Stealing a page from the taxi data hack, de Montjoye’s team simulated a correlation attack on the credit card metadata. They armed their computers with a collection of random observations about each individual in the data: information equivalent to a single time-stamped photo. (These clues were simulated, but people generate the real-world equivalent of this information day in and day out, for example through geolocated tweets or mobile phone apps that log location.) The computer used those clues to identify some of the anonymous spenders. The researchers then fed a different piece of outside information into the algorithm and tried again, and so on until every person was de-anonymized.
Just knowing an individual’s location on four occasions was enough to fingerprint 90% of the spenders. And knowing the amount spent on those occasions—the equivalent of a few receipts from someone’s trash—made it possible to de-anonymize nearly everyone and trace their entire transaction history with just three pieces of information per person. The findings echo the results of a 2013 Scientific Reports study in which de Montjoye and colleagues started with a trove of mobile phone metadata on subscribers’ movements and showed that knowing a person’s location on four occasions was enough to identify them.
One way to protect against correlation attacks is to blur the data by binning certain variables. For example, rather than revealing the exact day or price of a transaction, the public version of the data set might reveal only the week in which it occurred or a price range within which it fell. Binning did not thwart de Montjoye’s correlation attack; instead, it only increased the amount of information needed to de-anonymize each person to the equivalent of a dozen receipts.
These studies needn’t be the death knell for social science research using big data. “We need to bring the computation to the data, not the other way around,” de Montjoye says. Big data with sensitive information could live “in the cloud,” protected by gatekeeper software, he says. The gatekeeper would not allow access to individual records, thwarting correlation attacks, but would still let researchers ask statistical questions about the data.

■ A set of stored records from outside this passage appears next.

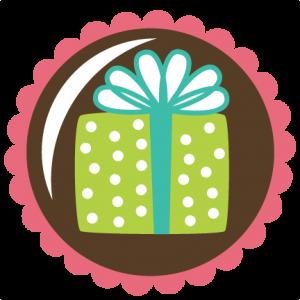 Present In Circle Scallop SVG scrapbook file free svg file for scrapbooking cardmaking free svgs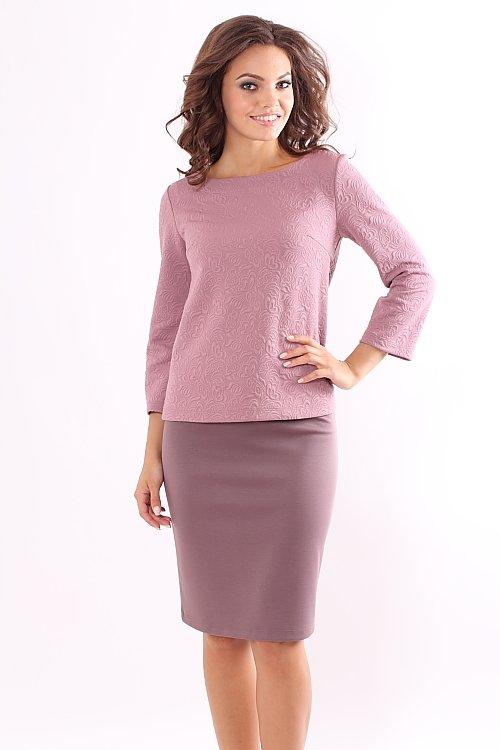 Платье женское ткань 95 полиамид 5 эластан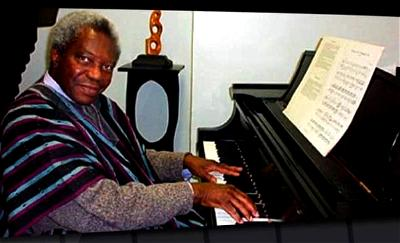 Life and times of Prof Akin Euba (1935-2020)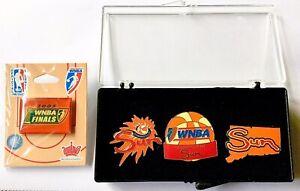 2005 CONNECTICUT SUN WNBA BASKETBALL FINALS & TEAM LOGO SET OF (4) LAPEL PINS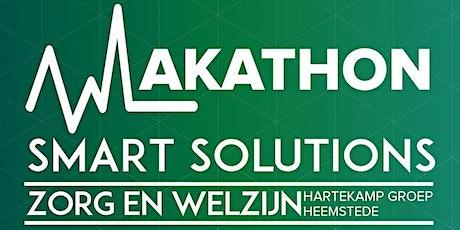 Makathon Smart Solutions voor Zorg en Welzijn editie 2020 tickets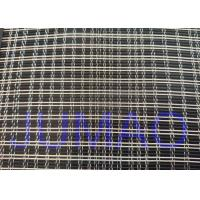 Black And Silver Color Metal Glass Laminated Mesh Fabric For Art Glasses Manufactures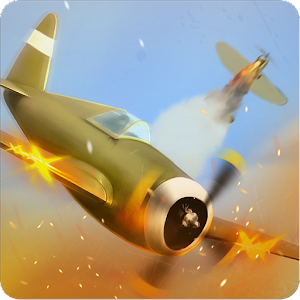 Fighter Jets Combat Simulator for PC and MAC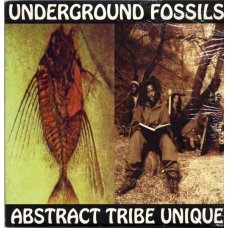 Abstract Tribe Unique - Underground Fossils, LP
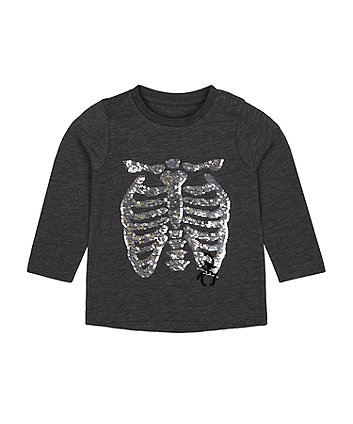 Mothercare Reversible-Sequin Skeleton Halloween T-Shirt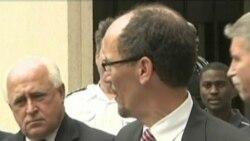 2012-04-05 粵語新聞: 前新奧爾良警察因災後行兇獲刑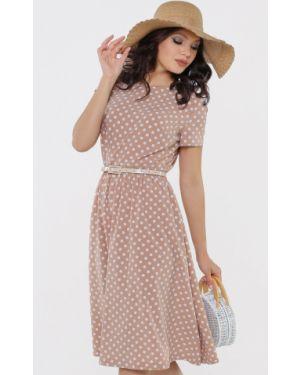 Летнее платье в горошек повседневное Dstrend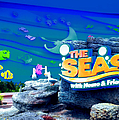 The Living Seas Signage Walt Disney World by Thomas Woolworth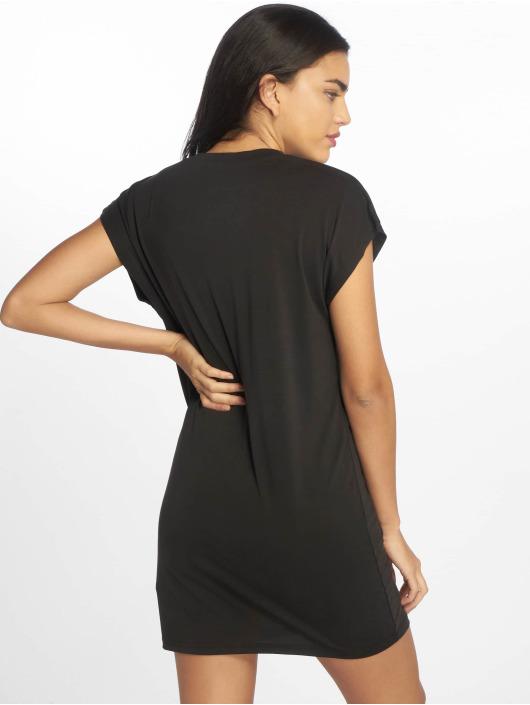 DEF jurk Basic zwart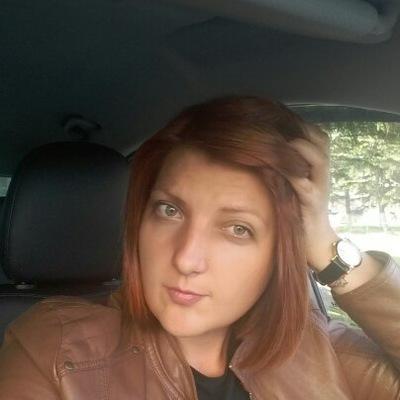 Екатерина Банаева
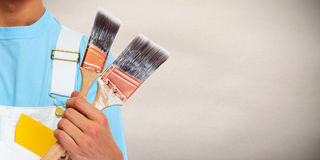 Painter hands. Stock Images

The mathematics needed to run such a system, a set of standards and algorithms known as differential privacy, is one of the hottest topics in data science. “It works best when you have a large amount of data,” says Cynthia Dwork, a computer scientist at Microsoft Research in Mountain View, California, who is one of the pioneers of the technique. She admits that it is a stark departure from the traditional academic practice of open data sharing, and many scientists are resistant.
But without such safeguards, rich databases could remain off limits. Take, for example, the data MIT has accumulated from its massive open online courses. It’s an information trove that education researchers dream of having: a record of the entire arc of the learning process for millions of students, says Salil Vadhan, a computer scientist at Harvard University. But the data are under lock and key, partly out of fears of a prospective privacy breach. “If we can provide data for research without endangering privacy,” Vadhan says, “it will do a lot of good.”